**TO BE DONE**
Your task is to transcribe all of the records exactly and leave out the pictures.

**EXTRACTED ENTRIES**
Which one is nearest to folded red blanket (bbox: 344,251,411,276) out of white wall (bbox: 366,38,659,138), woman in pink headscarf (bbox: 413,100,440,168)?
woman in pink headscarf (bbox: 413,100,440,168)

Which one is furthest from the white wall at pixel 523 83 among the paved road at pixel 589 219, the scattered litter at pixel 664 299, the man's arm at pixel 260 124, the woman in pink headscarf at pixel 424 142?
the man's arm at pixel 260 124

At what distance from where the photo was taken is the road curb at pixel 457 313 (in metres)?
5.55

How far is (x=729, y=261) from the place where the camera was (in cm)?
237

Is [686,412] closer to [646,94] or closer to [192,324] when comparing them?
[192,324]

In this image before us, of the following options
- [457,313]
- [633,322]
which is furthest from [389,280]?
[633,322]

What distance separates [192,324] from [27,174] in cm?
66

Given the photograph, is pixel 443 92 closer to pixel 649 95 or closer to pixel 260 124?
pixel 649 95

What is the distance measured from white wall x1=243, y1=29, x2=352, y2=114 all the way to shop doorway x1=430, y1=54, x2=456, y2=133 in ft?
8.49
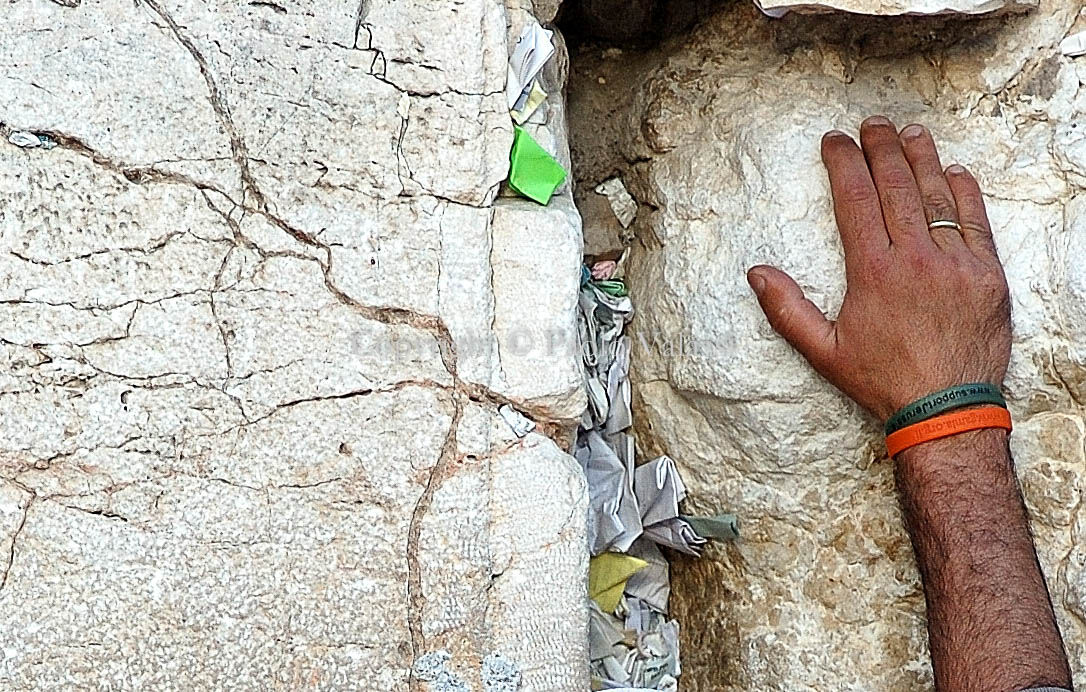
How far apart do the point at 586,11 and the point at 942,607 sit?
1.06m

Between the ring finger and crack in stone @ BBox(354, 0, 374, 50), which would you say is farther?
the ring finger

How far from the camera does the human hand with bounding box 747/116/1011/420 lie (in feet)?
4.60

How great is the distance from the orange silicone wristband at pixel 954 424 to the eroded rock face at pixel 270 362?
1.53 ft

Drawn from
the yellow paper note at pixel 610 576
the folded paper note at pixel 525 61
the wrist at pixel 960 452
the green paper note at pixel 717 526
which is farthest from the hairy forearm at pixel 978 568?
the folded paper note at pixel 525 61

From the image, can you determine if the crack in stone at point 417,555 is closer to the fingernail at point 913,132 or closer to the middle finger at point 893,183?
the middle finger at point 893,183

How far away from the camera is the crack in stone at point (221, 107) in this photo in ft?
4.17

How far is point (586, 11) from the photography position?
174 centimetres

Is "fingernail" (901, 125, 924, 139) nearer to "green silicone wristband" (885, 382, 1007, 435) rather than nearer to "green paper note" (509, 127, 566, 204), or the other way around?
"green silicone wristband" (885, 382, 1007, 435)

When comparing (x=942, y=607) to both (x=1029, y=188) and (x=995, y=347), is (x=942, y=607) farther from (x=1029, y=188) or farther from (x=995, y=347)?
(x=1029, y=188)

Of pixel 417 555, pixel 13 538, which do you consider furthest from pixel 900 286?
pixel 13 538

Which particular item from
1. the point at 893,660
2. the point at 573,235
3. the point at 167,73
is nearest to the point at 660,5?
the point at 573,235

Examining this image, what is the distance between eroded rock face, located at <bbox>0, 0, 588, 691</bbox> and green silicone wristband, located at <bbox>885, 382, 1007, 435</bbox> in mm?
457

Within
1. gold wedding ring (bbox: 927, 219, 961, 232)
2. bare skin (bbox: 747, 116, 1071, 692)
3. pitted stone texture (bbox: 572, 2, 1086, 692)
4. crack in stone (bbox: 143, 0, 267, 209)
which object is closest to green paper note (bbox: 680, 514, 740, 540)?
pitted stone texture (bbox: 572, 2, 1086, 692)

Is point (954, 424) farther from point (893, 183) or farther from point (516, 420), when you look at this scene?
point (516, 420)
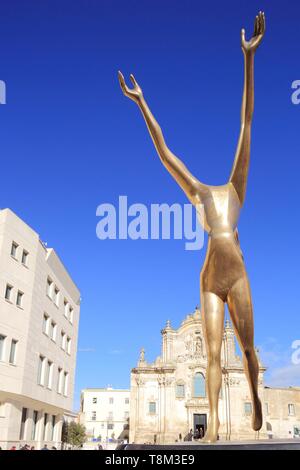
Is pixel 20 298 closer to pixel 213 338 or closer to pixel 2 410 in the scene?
pixel 2 410

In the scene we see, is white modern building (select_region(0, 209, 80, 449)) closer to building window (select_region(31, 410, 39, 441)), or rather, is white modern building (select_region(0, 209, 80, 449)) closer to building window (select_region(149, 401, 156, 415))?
building window (select_region(31, 410, 39, 441))

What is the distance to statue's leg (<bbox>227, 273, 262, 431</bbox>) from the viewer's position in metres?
6.85

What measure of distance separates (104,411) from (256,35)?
6852 centimetres

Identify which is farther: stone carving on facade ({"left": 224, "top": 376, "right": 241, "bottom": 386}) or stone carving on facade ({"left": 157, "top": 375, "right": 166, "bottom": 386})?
stone carving on facade ({"left": 157, "top": 375, "right": 166, "bottom": 386})

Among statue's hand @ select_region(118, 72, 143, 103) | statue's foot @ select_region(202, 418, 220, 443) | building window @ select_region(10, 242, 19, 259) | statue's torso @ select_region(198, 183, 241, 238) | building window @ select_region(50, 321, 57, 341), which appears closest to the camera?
statue's foot @ select_region(202, 418, 220, 443)

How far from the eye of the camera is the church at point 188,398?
46844mm

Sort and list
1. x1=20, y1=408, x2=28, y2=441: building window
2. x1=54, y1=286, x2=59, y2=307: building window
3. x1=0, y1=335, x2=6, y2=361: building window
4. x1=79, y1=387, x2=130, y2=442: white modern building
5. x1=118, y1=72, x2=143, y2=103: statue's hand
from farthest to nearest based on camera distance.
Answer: x1=79, y1=387, x2=130, y2=442: white modern building, x1=54, y1=286, x2=59, y2=307: building window, x1=20, y1=408, x2=28, y2=441: building window, x1=0, y1=335, x2=6, y2=361: building window, x1=118, y1=72, x2=143, y2=103: statue's hand

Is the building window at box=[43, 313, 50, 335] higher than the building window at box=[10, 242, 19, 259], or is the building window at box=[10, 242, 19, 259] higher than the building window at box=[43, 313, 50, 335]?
the building window at box=[10, 242, 19, 259]

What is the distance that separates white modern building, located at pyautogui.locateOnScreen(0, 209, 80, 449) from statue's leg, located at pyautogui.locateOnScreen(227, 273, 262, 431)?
1757cm

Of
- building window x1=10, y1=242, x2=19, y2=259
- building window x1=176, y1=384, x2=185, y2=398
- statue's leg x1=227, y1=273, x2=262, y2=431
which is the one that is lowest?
statue's leg x1=227, y1=273, x2=262, y2=431

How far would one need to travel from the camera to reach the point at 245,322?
6.90 meters

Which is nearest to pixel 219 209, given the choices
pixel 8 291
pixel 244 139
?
pixel 244 139

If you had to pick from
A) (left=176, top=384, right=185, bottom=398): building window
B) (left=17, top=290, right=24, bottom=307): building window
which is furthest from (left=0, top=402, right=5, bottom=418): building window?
(left=176, top=384, right=185, bottom=398): building window
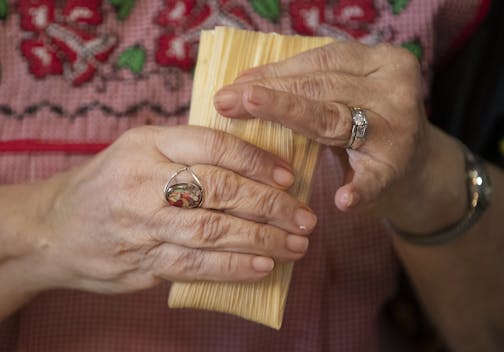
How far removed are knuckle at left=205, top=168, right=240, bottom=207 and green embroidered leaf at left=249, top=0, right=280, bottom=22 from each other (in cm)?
38

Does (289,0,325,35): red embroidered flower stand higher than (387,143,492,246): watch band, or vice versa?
(289,0,325,35): red embroidered flower

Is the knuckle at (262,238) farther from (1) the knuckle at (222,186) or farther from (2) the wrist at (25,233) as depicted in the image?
(2) the wrist at (25,233)

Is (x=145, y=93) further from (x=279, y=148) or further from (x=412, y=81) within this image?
(x=412, y=81)

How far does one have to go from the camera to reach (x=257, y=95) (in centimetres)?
59

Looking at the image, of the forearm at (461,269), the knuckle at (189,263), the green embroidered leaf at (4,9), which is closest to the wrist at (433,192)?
the forearm at (461,269)

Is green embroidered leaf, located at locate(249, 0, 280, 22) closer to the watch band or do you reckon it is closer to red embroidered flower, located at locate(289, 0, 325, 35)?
red embroidered flower, located at locate(289, 0, 325, 35)

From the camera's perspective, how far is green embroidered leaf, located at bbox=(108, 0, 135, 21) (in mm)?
868

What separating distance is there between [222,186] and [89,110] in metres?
0.35

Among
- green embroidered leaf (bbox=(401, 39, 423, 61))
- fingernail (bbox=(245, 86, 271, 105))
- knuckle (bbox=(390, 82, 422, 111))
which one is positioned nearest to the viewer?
fingernail (bbox=(245, 86, 271, 105))

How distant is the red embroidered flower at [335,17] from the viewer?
2.97ft

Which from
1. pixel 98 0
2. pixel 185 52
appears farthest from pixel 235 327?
pixel 98 0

**SOLVED PROBLEM**
Which one is nearest to folded red blanket (bbox: 344,251,411,276) out of white wall (bbox: 366,38,659,138), woman in pink headscarf (bbox: 413,100,440,168)?
woman in pink headscarf (bbox: 413,100,440,168)

Which one is furthest from the white wall at pixel 523 83 among the paved road at pixel 589 219, the scattered litter at pixel 664 299, the man's arm at pixel 260 124, the woman in pink headscarf at pixel 424 142?
the man's arm at pixel 260 124

At what distance from where the photo was taken is the road curb at pixel 457 313 (in metres)?
5.55

How far is (x=729, y=261) from the place where the camera was (in cm)?
237

Is [686,412] closer to [646,94] or closer to [192,324] when comparing them?
[192,324]

In this image before us, of the following options
- [457,313]
- [633,322]
which is furthest from [389,280]?
[633,322]

What distance separates [192,324] from [27,174] in cm?
66

Given the photograph, is pixel 443 92 closer to pixel 649 95 or closer to pixel 260 124?
pixel 649 95

What is the distance measured from white wall x1=243, y1=29, x2=352, y2=114 all the way to shop doorway x1=430, y1=54, x2=456, y2=133 in ft?
8.49
How far apart do the point at 586,11 and the point at 942,607 sit?
1.06m

Between the ring finger and crack in stone @ BBox(354, 0, 374, 50), which would you say is farther?
the ring finger

How far from the camera does the human hand with bounding box 747/116/1011/420 lie (in feet)?
4.60

How great is the distance from the orange silicone wristband at pixel 954 424 to the eroded rock face at pixel 270 362?
1.53 ft

Drawn from
the yellow paper note at pixel 610 576
the folded paper note at pixel 525 61
the wrist at pixel 960 452
the green paper note at pixel 717 526
which is farthest from the hairy forearm at pixel 978 568?
the folded paper note at pixel 525 61

From the image, can you determine if the crack in stone at point 417,555 is closer to the fingernail at point 913,132 or closer to the middle finger at point 893,183?
the middle finger at point 893,183

How far away from the camera is the crack in stone at point (221, 107) in this photo in ft?
4.17

How far is point (586, 11) from the photography position?
174 centimetres

Is "fingernail" (901, 125, 924, 139) nearer to "green silicone wristband" (885, 382, 1007, 435) rather than nearer to "green paper note" (509, 127, 566, 204), or the other way around?
"green silicone wristband" (885, 382, 1007, 435)

When comparing (x=942, y=607) to both (x=1029, y=188) and (x=995, y=347), is (x=942, y=607) farther from (x=1029, y=188) or farther from (x=995, y=347)?
(x=1029, y=188)

Of pixel 417 555, pixel 13 538, which do you consider furthest from pixel 900 286?
pixel 13 538

Which particular item from
1. the point at 893,660
2. the point at 573,235
3. the point at 167,73
is nearest to the point at 660,5?
the point at 573,235

Examining this image, what is the distance between eroded rock face, located at <bbox>0, 0, 588, 691</bbox> and green silicone wristband, located at <bbox>885, 382, 1007, 435</bbox> in mm?
457

Within
1. gold wedding ring (bbox: 927, 219, 961, 232)
2. bare skin (bbox: 747, 116, 1071, 692)
3. pitted stone texture (bbox: 572, 2, 1086, 692)
4. crack in stone (bbox: 143, 0, 267, 209)
which object is closest to green paper note (bbox: 680, 514, 740, 540)?
pitted stone texture (bbox: 572, 2, 1086, 692)

Is point (954, 424) farther from point (893, 183) or farther from point (516, 420), when you look at this scene?
point (516, 420)
Is pixel 20 298 closer to pixel 213 338 or closer to pixel 2 410 in the scene?
pixel 2 410

In the scene we see, is white modern building (select_region(0, 209, 80, 449)) closer to building window (select_region(31, 410, 39, 441)), or rather, is white modern building (select_region(0, 209, 80, 449)) closer to building window (select_region(149, 401, 156, 415))?
building window (select_region(31, 410, 39, 441))

What is the distance to statue's leg (<bbox>227, 273, 262, 431</bbox>) from the viewer's position in metres?
6.85

What measure of distance separates (104,411) from (256,35)?
6852 centimetres

Identify which is farther: stone carving on facade ({"left": 224, "top": 376, "right": 241, "bottom": 386}) or stone carving on facade ({"left": 157, "top": 375, "right": 166, "bottom": 386})?
stone carving on facade ({"left": 157, "top": 375, "right": 166, "bottom": 386})

Among statue's hand @ select_region(118, 72, 143, 103) | statue's foot @ select_region(202, 418, 220, 443) | building window @ select_region(10, 242, 19, 259) | statue's torso @ select_region(198, 183, 241, 238) | building window @ select_region(50, 321, 57, 341), which appears closest to the camera?
statue's foot @ select_region(202, 418, 220, 443)

How far from the eye of the camera is the church at point 188,398?
46844mm

Sort and list
1. x1=20, y1=408, x2=28, y2=441: building window
2. x1=54, y1=286, x2=59, y2=307: building window
3. x1=0, y1=335, x2=6, y2=361: building window
4. x1=79, y1=387, x2=130, y2=442: white modern building
5. x1=118, y1=72, x2=143, y2=103: statue's hand
from farthest to nearest based on camera distance.
Answer: x1=79, y1=387, x2=130, y2=442: white modern building, x1=54, y1=286, x2=59, y2=307: building window, x1=20, y1=408, x2=28, y2=441: building window, x1=0, y1=335, x2=6, y2=361: building window, x1=118, y1=72, x2=143, y2=103: statue's hand

Is the building window at box=[43, 313, 50, 335] higher than the building window at box=[10, 242, 19, 259], or is the building window at box=[10, 242, 19, 259] higher than the building window at box=[43, 313, 50, 335]?
the building window at box=[10, 242, 19, 259]

What is the distance that separates white modern building, located at pyautogui.locateOnScreen(0, 209, 80, 449) from statue's leg, located at pyautogui.locateOnScreen(227, 273, 262, 431)?
1757cm

Of
- building window x1=10, y1=242, x2=19, y2=259
- building window x1=176, y1=384, x2=185, y2=398
- statue's leg x1=227, y1=273, x2=262, y2=431
which is the one that is lowest?
statue's leg x1=227, y1=273, x2=262, y2=431

How far would one need to travel from the camera to reach the point at 245,322?
6.90 meters

Which is nearest to pixel 219 209, given the choices
pixel 8 291
pixel 244 139
?
pixel 244 139

If you had to pick from
A) (left=176, top=384, right=185, bottom=398): building window
B) (left=17, top=290, right=24, bottom=307): building window
which is furthest from (left=0, top=402, right=5, bottom=418): building window?
(left=176, top=384, right=185, bottom=398): building window
How far removed are knuckle at left=205, top=168, right=240, bottom=207 and green embroidered leaf at left=249, top=0, right=280, bottom=22 from each other (in cm)?
38

Does (289,0,325,35): red embroidered flower stand higher than (387,143,492,246): watch band, or vice versa?
(289,0,325,35): red embroidered flower

Is the knuckle at (262,238) farther from (1) the knuckle at (222,186) or farther from (2) the wrist at (25,233) as depicted in the image?
(2) the wrist at (25,233)

Is (x=145, y=93) further from (x=279, y=148) or further from (x=412, y=81) within this image?
(x=412, y=81)

How far does one have to go from the camera to reach (x=257, y=95) (in centimetres)?
59

Looking at the image, of the forearm at (461,269), the knuckle at (189,263), the green embroidered leaf at (4,9), which is closest to the wrist at (433,192)?
the forearm at (461,269)

Is green embroidered leaf, located at locate(249, 0, 280, 22) closer to the watch band or do you reckon it is closer to red embroidered flower, located at locate(289, 0, 325, 35)?
red embroidered flower, located at locate(289, 0, 325, 35)

From the camera's perspective, how far is green embroidered leaf, located at bbox=(108, 0, 135, 21) (in mm)?
868

What separating distance is there between [222,186] and [89,110] in metres?
0.35

Among
- green embroidered leaf (bbox=(401, 39, 423, 61))
- fingernail (bbox=(245, 86, 271, 105))
- knuckle (bbox=(390, 82, 422, 111))
which one is positioned nearest to the viewer?
fingernail (bbox=(245, 86, 271, 105))

How distant is the red embroidered flower at [335,17] from the viewer?
2.97ft

Which from
1. pixel 98 0
2. pixel 185 52
appears farthest from pixel 235 327?
pixel 98 0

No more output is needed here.